In the 1920s, Sinclair Lewis wrote a great novel about a more sympathetic ecclesiastical entertainer and hustler, Elmer Gantry, who was in it for the money and didn't, like Pat Robertson, accuse feminists of practicing witchcraft, being lesbians, and most of all, socialists seeking to destroy capitalism. Elmer never said that supporting Gay Rights might lead to the Lord to unleash great storms, terrorists, even meteors on the Godless secular humanists. But those were simpler times, when Cal Coolidge said that the business of America was business and many of Pat's like minded fundamentalist evangelists claimed that hell would freeze over if the Catholic Democrat, Al Smith reached the White House (not to mention a possible Papal invasion across the Atlantic through an underground tunnel). Fortunately, Giuliani, while an Italian American Catholic, is a Republican, very different not only from Smith but from the Italian people who, along with many Jewish and non Jewish Eastern Europeans, were victims of the racist exclusionary quota system for immigration that right-wing Republicans, with the active support of fundamentalist evangelists, instituted in the National Origins Act of 1924.
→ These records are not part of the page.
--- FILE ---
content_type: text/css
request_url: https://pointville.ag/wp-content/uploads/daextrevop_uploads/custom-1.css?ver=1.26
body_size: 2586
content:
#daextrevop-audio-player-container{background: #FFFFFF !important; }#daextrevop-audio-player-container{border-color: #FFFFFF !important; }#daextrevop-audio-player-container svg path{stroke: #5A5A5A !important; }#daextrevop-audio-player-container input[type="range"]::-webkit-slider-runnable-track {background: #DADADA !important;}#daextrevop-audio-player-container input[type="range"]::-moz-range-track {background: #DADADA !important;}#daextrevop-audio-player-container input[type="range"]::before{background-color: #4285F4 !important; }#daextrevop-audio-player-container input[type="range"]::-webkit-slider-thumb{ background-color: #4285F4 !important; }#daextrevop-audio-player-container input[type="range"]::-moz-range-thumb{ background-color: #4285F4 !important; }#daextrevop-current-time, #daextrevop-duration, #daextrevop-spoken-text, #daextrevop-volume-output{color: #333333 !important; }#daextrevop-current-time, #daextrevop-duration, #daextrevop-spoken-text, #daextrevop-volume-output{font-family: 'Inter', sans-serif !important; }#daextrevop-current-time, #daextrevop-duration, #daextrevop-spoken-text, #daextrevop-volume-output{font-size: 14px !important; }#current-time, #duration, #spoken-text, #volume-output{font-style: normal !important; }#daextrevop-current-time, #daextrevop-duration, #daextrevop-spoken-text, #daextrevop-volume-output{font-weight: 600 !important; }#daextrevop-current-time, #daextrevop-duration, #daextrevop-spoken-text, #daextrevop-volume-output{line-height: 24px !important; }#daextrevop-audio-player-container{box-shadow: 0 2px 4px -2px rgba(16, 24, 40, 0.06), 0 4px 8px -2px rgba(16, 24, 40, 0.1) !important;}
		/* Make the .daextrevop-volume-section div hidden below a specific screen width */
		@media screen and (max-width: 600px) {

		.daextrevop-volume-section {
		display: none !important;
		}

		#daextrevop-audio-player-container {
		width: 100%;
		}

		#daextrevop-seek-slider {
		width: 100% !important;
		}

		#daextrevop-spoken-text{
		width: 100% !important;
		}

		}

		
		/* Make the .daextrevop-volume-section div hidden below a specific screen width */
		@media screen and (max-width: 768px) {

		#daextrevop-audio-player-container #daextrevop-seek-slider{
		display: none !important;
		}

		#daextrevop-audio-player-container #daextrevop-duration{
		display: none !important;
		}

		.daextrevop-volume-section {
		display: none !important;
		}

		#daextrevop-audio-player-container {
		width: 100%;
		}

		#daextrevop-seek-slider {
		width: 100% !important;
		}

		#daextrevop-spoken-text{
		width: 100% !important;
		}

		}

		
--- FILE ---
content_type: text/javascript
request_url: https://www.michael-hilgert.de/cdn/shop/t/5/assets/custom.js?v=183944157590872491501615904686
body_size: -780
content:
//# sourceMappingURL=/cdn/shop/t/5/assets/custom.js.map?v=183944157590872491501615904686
Robertson went on to say that the major issue of the day was "the defense of our population from the blood lust of Islamic terrorists" (rhetoric that Osama and his friends not only understand but often employ). Even though the Republicans are in deep trouble politically because of their disastrous policies on a great many levels and in a great many areas, polls still show that they are regarded as better on the issue of "terrorism" than the Democrats.
Unfortunately most Americans don't know or have forgotten that the Al Qaeda group came into existence in Afghanistan in 1988 as an expansion of the foreign jihadists whom the Reagan administration and its CIA actively funded, recruited, and called "freedom fighters" in its counter-revolutionary war against the Communist led government of Afghanistan and its Soviet military allies, The Democrats never in all the "official investigations" of September 11 really asked the right questions about Osama bin Laden's extensive CIA-Pakistani ISI connections through the 1980s when he was the leader and fund-raiser for the large contingent of Saudi jihadists, the core group for Al Qaeda. Nor did the Democrats really ask why, after bin Laden turned against the U.S. in the post Soviet period, U.S. intelligence was more interested in covering up its previous relationship with him and in engaging in the sort of cowboy foreign policy associated with Ronald Reagan in the 1980s, that is, developing special forces to hunt him down and kill him, rather than following the money to Saudi Arabia, acting against the Taliban government in Afghanistan whose major protectors were the Saudis and the Pakistanis, and in effect crippling Al Qaeda before they undertook the September 11 attacks. Much of this is part of the record, and scholarship and media in many countries, including France and India in terms of bin Laden's Pakistani and CIA history have long recorded this. Only ignorance of the facts and a simpleminded belief that militaristic rhetoric (which the Republicans have long used) constitutes a strong foreign policy explains these poll numbers, and both progressives fighting against the Bush administration and the Democrats themselves, for their own interests should be actively educating the public on these issues instead of avoiding them and letting the Republicans profit politically form the September 11 disaster their policies played a central role in creating.
As for Giuliani, the fact that he was Mayor of New York and was on the scene shortly after the attack (when Bush was not to be seen) made him look very good, even though no one can really say that he did anything of substance in the crisis. The country needed a symbol and a hero and Giuliani was it, a little bit like King George and Queen Mary in Britain staying in the Palace during the Blitz and going among the people to give their sympathy, but not like Winston Churchill, rallying the people to fight back, or any serious political leader anywhere. The United States elects a president, not a figurehead King to look good at ceremonies.
Robertson's endorsement of Giuliani is, as I see it, a cynical attempt to maintain the influence of the religious right in both the Republican party and in subsequent administrations. It should encourage even secular Republicans to realize both how low their party has fallen and also how comical the portrayal of Giuliani as a "liberal" Republican really is. It should energize progressives to fight against any new religious-secular right coalition behind Giuliani, whom a section of the religious right that Robertson represents today hopes will become a sort of poor man's Ronald Reagan. It should also encourage centrists and independents to understand that a vote for Giuliani is a vote to sustain the Bush status quo, with the same producers and directors and a different cast of characters.
Norman Markowitz
1 comment:
I think Robertson's endorsement only highlights deep divisions in the fsr-right religious camp over the Republican Party. "Dr." James Dobson, whose hateful, homophobic spouting reach millions daily, has stated he'd never endorse Giuliani, mainly because of Giuliani's habit of dressing up as a woman in public and professing pro-gay sentiments and such liberal policies.